In der Klemme
Die staatlichen Theater in Russland sind nicht zu beneiden. Das Kulturministerium versetzt den Kulturschaffenden des Landes einen Schlag nach dem anderen und erinnert immer mehr an ein Propagandaministerium. Nach einem Telefonanruf «von oben» werden Intendanten und Regisseure entlassen, die sich offen gegen den Krieg äußern, ihre Stücke verschwinden aus dem Repertoire. Auch die «hybride» Form des ideologischen Kampfes kommt zur Anwendung.
Im Moskauer Künstlerischen Theater wird zwar mit großem Erfolg das Stück «Serjoscha» (nach «Anna Karenina») aufgeführt, doch der Name von Regisseur Dmitri Krymov ist auf dem Plakat durchgestrichen. Ähnlich ergeht es dem von Kirill Serebrennikov inszenierten Stück «Der Wald», wo man im Programm zwar die Rubrik «Regisseur» findet, aber keinen Namen.

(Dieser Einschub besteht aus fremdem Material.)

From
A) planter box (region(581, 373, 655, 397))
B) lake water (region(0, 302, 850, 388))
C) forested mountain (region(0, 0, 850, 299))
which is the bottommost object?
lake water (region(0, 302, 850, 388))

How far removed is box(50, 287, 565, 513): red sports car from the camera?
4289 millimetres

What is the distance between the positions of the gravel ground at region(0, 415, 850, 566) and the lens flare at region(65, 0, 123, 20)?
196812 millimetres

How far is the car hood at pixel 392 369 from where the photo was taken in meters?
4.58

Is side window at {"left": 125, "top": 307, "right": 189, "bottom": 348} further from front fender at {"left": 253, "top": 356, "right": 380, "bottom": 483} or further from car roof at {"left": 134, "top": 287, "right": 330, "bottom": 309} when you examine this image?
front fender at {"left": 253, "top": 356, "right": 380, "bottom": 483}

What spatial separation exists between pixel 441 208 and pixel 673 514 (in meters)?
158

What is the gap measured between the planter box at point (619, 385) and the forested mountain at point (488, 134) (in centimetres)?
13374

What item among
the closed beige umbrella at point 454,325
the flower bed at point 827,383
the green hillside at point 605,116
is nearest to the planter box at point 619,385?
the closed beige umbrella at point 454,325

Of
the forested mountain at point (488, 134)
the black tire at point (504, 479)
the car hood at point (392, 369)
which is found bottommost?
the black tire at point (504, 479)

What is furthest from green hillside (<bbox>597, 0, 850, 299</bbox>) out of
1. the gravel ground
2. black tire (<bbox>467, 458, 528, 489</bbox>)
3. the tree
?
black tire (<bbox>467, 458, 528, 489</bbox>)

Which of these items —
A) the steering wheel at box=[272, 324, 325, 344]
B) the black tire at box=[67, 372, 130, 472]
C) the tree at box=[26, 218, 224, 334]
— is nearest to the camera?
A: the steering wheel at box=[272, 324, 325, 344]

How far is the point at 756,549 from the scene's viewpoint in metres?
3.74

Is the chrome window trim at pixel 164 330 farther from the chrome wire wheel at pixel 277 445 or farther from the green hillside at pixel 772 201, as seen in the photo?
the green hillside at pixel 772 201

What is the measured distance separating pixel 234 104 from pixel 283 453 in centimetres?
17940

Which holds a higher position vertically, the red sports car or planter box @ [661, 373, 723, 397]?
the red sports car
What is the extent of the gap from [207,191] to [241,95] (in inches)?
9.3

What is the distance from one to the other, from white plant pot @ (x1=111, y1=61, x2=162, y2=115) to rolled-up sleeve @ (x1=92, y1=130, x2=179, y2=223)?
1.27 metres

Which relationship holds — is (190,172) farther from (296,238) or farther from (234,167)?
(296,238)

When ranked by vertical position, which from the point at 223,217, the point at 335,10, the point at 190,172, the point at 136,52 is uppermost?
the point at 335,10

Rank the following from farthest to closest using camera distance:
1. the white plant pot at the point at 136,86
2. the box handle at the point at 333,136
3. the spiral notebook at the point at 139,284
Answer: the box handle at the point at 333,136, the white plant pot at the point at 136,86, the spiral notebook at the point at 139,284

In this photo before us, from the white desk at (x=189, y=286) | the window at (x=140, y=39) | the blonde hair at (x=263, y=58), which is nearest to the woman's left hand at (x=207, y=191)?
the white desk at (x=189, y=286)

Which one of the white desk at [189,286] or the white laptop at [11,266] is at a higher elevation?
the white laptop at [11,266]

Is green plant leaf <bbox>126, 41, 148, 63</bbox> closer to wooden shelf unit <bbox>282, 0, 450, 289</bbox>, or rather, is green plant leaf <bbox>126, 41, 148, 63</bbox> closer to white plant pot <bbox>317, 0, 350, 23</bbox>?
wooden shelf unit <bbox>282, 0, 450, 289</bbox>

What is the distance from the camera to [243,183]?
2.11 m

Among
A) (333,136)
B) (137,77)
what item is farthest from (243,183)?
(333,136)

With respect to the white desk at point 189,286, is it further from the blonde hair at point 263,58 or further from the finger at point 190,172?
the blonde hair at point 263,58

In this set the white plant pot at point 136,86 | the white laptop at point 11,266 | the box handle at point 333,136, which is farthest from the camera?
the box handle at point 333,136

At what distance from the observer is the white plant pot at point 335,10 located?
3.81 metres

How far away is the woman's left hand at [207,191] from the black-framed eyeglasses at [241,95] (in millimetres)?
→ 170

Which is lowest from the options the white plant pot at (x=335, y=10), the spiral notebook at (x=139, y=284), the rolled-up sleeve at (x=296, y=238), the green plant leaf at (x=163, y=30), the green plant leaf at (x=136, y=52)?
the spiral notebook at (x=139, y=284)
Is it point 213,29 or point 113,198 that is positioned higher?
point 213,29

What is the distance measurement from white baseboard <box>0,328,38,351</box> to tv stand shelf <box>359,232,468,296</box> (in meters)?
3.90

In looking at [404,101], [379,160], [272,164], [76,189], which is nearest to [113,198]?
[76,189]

Die Aufführung von Stücken lässt sich nicht überall stoppen, umso mehr als jedes Theater, das staatlich finanziert wird, auch Auflagen zu erfüllen hat, sprich: eine bestimmte Anzahl von Premieren und Repertoireaufführungen pro Saison.
In einer noch heikleren Situation befinden sich das Bolschoi-Theater und sein Intendant Wladimir Urin. In den ersten Tagen des Angriffskrieges gegen die Ukraine hatte ...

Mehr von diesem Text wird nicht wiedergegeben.